Units range in price from $70,000 to $500,000 — cheaper, Masri says, than nearby Ramallah, the seat of the Palestinian Authority, which lacks Rawabi’s amenities.
What might also be keeping people from buying and moving in is the harsh criticism Rawabi has received from the Palestinian community. In order to get Rawabi off the ground, Masri had to cooperate with Israeli government officials, enlist the help of Israeli advisers and work with Israeli contractors.
That opened Masri to charges he was undermining calls for a boycott of Israel. The Palestinian Boycott, Divestment and Sanctions National Committee has accused Masri of “normalization with Israel that helps it whitewash its ongoing occupation, colonization and apartheid against the Palestinian people.” Wasel Abu Yousef, a senior Palestinian official, told Al-Monitor that “all Palestinian factions” should be boycotting Israel, “including Rawabi.”
Basim Dodin, right, and his wife Asma are among the first Palestinian residents of Rawabi. Photo by Yardena Schwartz/JTA
To Masri, the criticism is absurd.
“They know damn well we don’t have a choice. There is not a single Palestinian home built in Palestine that does not have Israeli products,” he said, incredulously. “Eighty-five percent of the cement in all of Palestine — in all of the West Bank and Gaza — is coming from Israel. In the West Bank, all of our electricity is from Israel.”

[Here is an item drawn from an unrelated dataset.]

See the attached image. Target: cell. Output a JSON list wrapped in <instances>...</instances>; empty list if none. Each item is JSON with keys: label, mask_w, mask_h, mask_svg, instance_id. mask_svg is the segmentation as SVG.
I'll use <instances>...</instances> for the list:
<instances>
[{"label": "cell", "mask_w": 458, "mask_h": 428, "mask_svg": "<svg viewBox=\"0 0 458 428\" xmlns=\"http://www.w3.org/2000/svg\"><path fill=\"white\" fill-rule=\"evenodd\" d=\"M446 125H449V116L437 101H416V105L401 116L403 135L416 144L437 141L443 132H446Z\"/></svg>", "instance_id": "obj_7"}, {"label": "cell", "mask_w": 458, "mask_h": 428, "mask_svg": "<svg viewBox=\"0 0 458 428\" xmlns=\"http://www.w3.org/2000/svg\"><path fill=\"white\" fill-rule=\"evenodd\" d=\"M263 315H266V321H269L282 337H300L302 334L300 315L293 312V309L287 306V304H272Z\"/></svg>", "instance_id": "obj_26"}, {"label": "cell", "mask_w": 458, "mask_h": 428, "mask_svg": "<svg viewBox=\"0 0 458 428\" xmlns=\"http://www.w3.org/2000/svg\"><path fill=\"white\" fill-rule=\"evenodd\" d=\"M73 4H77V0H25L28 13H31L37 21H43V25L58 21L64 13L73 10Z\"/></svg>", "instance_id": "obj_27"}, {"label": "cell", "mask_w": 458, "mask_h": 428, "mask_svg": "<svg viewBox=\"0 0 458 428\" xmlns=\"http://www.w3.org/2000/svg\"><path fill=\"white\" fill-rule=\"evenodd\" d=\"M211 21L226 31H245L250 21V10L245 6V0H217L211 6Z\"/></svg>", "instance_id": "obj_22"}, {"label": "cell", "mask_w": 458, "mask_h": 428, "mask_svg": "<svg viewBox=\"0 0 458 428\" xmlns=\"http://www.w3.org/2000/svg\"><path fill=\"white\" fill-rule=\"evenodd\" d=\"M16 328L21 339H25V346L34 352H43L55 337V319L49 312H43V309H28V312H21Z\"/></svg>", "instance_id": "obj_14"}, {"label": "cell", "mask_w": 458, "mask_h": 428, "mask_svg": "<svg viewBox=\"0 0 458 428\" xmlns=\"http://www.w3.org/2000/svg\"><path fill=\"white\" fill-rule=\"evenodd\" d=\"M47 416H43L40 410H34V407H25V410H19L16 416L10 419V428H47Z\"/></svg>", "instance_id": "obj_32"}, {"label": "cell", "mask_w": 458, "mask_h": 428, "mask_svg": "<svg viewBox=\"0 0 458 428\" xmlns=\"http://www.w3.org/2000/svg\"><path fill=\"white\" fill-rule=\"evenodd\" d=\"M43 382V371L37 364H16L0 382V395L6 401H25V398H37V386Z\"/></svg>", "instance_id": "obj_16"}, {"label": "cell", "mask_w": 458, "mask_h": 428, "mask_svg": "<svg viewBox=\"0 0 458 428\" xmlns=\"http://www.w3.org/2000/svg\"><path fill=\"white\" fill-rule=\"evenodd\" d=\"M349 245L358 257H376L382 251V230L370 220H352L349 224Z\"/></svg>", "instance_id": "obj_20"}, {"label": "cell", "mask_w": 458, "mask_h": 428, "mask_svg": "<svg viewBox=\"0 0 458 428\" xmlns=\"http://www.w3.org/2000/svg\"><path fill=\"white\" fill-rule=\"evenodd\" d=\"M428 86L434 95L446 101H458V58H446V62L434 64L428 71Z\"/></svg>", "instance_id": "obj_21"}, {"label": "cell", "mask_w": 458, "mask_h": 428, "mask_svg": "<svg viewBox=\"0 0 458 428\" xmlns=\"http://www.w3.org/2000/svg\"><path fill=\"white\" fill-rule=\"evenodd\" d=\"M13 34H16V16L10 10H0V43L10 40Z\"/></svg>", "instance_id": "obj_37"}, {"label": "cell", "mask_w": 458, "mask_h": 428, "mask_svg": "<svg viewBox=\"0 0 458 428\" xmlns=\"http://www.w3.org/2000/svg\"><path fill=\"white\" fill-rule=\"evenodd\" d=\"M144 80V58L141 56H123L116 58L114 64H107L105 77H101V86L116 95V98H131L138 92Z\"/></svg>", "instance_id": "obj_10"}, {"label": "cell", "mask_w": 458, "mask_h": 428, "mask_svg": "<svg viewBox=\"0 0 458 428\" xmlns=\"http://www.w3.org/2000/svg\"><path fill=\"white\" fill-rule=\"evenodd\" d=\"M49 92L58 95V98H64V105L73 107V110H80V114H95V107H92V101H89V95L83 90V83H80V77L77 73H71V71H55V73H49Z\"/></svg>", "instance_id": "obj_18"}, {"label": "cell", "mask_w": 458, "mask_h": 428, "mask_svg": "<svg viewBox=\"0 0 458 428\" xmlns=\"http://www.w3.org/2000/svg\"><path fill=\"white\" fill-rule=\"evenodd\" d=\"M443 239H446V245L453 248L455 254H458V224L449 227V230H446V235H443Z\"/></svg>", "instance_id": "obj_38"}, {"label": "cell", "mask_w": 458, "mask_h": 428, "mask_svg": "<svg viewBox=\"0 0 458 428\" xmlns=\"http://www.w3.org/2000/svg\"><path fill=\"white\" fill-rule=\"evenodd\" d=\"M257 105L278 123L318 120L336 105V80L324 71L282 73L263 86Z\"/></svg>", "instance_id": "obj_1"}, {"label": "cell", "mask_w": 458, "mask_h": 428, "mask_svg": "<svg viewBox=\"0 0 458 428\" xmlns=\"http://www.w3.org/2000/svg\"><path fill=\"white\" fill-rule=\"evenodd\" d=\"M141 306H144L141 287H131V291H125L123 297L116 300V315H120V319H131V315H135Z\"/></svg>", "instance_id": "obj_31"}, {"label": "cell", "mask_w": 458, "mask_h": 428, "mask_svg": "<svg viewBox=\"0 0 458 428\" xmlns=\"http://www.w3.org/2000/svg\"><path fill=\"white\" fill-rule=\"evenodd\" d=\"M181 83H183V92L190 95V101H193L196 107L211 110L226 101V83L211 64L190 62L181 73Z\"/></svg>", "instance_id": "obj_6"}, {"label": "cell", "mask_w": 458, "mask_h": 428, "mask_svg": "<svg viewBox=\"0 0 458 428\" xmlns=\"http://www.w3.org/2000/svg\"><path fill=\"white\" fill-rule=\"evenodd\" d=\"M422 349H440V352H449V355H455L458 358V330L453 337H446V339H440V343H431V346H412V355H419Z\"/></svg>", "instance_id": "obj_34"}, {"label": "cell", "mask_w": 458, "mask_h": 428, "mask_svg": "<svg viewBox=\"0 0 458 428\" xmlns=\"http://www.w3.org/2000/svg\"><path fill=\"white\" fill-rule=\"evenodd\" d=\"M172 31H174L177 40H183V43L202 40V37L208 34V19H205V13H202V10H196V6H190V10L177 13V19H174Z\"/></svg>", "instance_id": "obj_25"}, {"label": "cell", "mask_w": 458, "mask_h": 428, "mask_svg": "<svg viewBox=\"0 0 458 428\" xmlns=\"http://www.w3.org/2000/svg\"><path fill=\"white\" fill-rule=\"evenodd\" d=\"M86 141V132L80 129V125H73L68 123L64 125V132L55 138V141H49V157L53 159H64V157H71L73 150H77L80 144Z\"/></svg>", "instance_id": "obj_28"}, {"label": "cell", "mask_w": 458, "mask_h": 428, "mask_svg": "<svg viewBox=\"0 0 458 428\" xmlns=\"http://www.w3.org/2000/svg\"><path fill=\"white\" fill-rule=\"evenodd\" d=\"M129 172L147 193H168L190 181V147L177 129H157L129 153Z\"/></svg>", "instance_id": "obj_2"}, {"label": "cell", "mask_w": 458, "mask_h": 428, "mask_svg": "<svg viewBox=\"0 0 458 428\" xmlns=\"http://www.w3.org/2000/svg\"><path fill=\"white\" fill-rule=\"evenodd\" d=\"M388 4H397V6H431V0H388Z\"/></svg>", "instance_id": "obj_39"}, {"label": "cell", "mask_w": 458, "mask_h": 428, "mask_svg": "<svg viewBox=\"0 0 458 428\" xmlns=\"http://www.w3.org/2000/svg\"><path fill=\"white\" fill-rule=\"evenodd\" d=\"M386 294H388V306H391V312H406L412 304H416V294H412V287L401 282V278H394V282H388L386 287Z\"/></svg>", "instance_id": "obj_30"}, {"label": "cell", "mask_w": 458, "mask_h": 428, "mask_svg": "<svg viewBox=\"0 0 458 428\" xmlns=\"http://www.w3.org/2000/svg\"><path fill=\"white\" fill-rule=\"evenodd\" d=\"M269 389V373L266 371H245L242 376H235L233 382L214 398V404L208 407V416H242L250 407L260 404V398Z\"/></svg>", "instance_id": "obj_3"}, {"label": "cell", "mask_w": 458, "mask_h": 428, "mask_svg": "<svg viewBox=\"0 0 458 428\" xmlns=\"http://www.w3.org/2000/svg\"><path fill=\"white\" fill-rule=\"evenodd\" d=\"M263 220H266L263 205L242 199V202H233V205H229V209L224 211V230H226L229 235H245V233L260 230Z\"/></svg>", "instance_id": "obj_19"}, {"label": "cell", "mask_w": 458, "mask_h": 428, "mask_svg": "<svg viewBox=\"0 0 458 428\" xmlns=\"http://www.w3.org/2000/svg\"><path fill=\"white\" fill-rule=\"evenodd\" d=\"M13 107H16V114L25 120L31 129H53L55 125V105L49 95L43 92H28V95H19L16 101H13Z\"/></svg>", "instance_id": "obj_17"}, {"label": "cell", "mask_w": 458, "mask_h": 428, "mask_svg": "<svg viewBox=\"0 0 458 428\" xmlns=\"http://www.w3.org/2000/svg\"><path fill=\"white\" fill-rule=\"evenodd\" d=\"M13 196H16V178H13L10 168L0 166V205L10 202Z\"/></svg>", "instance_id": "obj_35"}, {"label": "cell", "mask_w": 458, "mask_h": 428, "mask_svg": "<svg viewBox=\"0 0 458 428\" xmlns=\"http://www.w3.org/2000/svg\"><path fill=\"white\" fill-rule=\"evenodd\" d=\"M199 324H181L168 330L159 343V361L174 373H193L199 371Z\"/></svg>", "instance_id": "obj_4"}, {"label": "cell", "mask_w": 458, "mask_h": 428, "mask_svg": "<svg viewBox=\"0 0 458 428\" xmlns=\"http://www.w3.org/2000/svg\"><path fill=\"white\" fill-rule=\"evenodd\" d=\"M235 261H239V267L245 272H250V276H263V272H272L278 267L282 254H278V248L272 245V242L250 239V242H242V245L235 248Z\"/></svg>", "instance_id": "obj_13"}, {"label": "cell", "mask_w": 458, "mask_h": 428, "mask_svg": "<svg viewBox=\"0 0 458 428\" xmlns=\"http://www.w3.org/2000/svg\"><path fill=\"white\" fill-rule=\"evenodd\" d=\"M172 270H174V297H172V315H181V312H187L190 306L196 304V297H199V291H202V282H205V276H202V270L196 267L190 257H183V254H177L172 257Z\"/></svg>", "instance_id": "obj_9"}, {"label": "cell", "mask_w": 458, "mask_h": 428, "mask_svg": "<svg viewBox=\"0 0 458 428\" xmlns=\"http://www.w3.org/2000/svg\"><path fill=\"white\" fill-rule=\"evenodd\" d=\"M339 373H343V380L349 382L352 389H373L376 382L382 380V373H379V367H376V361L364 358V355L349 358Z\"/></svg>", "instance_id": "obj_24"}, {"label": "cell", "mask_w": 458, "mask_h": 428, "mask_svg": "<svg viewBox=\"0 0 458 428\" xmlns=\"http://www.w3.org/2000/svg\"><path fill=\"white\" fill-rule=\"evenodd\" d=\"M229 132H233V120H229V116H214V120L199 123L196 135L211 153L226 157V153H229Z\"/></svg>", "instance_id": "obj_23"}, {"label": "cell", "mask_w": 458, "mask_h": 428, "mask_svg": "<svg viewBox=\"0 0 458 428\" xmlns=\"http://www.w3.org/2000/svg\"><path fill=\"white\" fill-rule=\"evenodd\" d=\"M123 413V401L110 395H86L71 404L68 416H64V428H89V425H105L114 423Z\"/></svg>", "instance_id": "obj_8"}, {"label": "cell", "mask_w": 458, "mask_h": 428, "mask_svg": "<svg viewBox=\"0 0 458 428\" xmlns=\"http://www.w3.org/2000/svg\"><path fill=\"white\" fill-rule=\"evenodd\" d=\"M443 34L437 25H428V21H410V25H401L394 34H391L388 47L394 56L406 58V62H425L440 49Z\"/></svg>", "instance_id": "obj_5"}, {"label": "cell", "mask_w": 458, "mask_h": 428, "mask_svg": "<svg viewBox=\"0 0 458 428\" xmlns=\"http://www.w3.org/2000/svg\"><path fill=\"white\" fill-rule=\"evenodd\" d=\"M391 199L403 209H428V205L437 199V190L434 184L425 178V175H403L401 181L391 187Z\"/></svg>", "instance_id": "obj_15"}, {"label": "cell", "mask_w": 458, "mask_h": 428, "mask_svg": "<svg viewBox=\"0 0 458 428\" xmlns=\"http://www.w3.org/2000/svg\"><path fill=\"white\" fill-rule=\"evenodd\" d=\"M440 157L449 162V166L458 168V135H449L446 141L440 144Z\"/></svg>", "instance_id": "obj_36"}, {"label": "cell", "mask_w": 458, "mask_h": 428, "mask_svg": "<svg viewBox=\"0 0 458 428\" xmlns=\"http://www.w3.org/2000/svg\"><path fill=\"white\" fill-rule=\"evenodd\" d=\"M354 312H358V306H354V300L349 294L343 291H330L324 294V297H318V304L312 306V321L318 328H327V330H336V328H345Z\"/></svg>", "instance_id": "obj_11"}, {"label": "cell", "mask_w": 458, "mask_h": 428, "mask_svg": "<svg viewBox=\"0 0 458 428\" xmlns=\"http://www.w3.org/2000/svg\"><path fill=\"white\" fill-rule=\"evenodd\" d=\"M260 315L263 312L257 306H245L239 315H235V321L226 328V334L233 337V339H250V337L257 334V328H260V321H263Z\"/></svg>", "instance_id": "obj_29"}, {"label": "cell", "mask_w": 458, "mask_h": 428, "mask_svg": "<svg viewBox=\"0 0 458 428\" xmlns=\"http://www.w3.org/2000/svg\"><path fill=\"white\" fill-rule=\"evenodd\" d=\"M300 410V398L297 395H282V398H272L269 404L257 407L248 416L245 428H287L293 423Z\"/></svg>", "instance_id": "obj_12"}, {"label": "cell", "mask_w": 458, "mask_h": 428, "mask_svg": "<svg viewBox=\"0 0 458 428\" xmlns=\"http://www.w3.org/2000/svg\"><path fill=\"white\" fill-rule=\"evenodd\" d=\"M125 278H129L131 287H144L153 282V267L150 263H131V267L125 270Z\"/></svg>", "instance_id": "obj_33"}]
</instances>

Where Masri draws the line is cooperating with settlements. Israeli companies working to develop Rawabi signed a contract vowing not to use settlement products, which has angered right-wing Israeli lawmakers.
Basim Dodin, 55, who with his wife, Asma, was among the first buyers to move to Rawabi, has heard the criticism as well. Friends have asked why he was going to live in an Israeli town and charged that the development is an Israeli government project, but Dodin was undeterred.
“Our economy is strongly linked to the Israeli economy,” Dodin said. “So what’s wrong if we have cooperation with Israeli companies in building this city and benefit from the Israeli experience and technology in building such a city?”
Despite the obstacles and criticism, Masri considers his project a huge success.
“I’m very hopeful of Rawabi, just like I’m hopeful of the Palestinian state,” Masri said. “It will happen; it’s just a matter of time. We can speed it up also, and Rawabi is part of the speedup.”